À cela s’ajoute la pression exercée par la crise climatique sur les ressources. L’intensification des déplacements vers les centres urbains provoque une cohabitation dense et souvent précaire, augmentant mécaniquement le risque de violences intrafamiliales, d’après l’Observatoire congolais du changement climatique.
Dispositif légal et politiques publiques
Depuis la loi 30-2022 relative à la protection de la femme contre les violences, la prise en charge médico-légale est gratuite sous condition de dépôt de plainte. Le parquet de Brazzaville recense 1 127 bénéficiaires en un an, un chiffre jugé encourageant par les autorités.
Le ministère de la Justice a également inauguré trois chambres criminelles spécialisées, dotées de psychologues, pour accélérer les procédures. Selon la procureure adjointe Jeanne-Lydie Mabiala, le délai moyen d’instruction des dossiers de violences conjugales est passé de 14 mois à 9 mois.
La coopération internationale soutient cet effort. L’Union européenne finance depuis avril un programme de formation des officiers de police judiciaire à l’écoute active; le PNUD fournit du matériel d’investigation numérique pour documenter les preuves, étape cruciale pour réduire les classements sans suite.
Le budget alloué à la Direction générale de la promotion de la femme a été porté à 6,3 milliards de francs CFA dans la loi de finances 2024, ce qui représente une progression de 18 %. Une part substantielle sera dédiée à la mise en réseau des centres d’accueil.
Dynamique des acteurs communautaires
Sur le terrain, les maisons d’écoute gérées par les associations féminines enregistrent un afflux soutenu. À Makélékélé, le centre Mwassi Moninga a accompagné 342 survivantes au premier semestre, en offrant soutien psychologique, médiation et orientation juridique, précise sa coordinatrice, Philomène Ngakala.
Les leaders religieux jouent aussi un rôle croissant dans la prévention. L’Église évangélique du Congo a intégré des modules sur l’égalité de genre dans ses sessions de catéchèse, mesure saluée par le Conseil œcuménique des Églises pour son impact sur les normes sociales.
Dans les quartiers périphériques, des groupes d’hommes engagés, tels que la brigade Munzola, organisent des cercles de parole mensuels. « Nous travaillons sur la gestion de la colère et la paternité positive », explique leur animateur, l’éducateur social Rodrigue Tchissambou.

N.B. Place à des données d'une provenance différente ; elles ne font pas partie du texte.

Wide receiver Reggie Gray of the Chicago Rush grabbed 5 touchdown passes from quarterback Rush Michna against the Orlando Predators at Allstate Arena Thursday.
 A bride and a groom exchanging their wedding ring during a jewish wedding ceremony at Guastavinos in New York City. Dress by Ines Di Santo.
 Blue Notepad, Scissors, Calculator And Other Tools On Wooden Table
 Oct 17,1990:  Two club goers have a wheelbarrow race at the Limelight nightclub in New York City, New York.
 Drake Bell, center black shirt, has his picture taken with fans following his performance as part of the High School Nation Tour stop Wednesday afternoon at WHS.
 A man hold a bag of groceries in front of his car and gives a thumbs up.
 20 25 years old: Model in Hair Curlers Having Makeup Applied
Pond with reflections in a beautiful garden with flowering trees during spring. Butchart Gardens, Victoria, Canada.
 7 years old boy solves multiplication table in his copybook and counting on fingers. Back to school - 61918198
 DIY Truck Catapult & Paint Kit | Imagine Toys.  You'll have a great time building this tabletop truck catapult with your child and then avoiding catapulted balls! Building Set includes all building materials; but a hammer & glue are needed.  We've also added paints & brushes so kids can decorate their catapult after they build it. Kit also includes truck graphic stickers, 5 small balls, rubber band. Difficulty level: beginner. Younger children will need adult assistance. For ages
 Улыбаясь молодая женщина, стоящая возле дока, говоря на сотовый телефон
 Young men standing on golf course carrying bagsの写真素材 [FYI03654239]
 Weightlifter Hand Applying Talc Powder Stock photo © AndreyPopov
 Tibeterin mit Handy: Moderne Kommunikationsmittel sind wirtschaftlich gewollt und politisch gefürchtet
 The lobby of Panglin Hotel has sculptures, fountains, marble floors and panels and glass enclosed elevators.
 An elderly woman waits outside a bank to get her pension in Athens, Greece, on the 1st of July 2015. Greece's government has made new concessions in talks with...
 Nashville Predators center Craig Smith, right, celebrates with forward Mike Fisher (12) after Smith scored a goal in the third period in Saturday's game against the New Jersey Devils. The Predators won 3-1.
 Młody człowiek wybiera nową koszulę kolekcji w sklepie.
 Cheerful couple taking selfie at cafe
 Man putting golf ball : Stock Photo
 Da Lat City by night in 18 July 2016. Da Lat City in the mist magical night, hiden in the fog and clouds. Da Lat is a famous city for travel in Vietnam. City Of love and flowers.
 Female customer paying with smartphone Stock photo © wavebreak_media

Histoires de survie et d’empowerment
Céline, 29 ans, rescapée d’un mariage forcé, a trouvé refuge dans l’entrepreneuriat. Elle confectionne des sacs en raphia vendus sur les marchés de la capitale. « Chaque commande est un pas vers mon autonomie », confie-t-elle, sourire timide mais regard déterminé.
À Dolisie, l’ancienne policière Clarisse Ngamboulou anime désormais des ateliers d’autodéfense féminine. Ses sessions hebdomadaires rassemblent mères de famille, étudiantes et commerçantes, créant un espace de solidarité où la parole se libère autant que les gestes de protection.
Ces histoires, relayées par les radios communautaires, servent de modèles à de nombreuses jeunes femmes. Les psychologues notent que la visibilité de parcours positifs favorise la recherche d’aide et contribue à briser le sentiment d’isolement qui entoure souvent les violences.
Priorités futures et stratégies nationales
Les spécialistes s’accordent sur l’importance de renforcer la collecte de données désagrégées par sexe et âge. Une meilleure cartographie permettra d’orienter les ressources vers les zones les plus touchées et d’évaluer l’efficacité des politiques publiques sur le long terme.
La priorité, selon l’économiste Marcel Souanga, reste la création d’emplois décents pour les femmes. Il propose un fonds de garantie étatique facilitant l’accès au crédit des coopératives féminines, dispositif susceptible de réduire la dépendance économique, racine structurelle des violences conjugales.
Le gouvernement, appuyé par ses partenaires, prépare enfin une campagne nationale de communication axée sur les masculinités positives. Annoncée pour novembre, elle combinera spots télévisés, mobilisations dans les écoles et plateformes numériques afin de toucher toute la population, y compris la diaspora.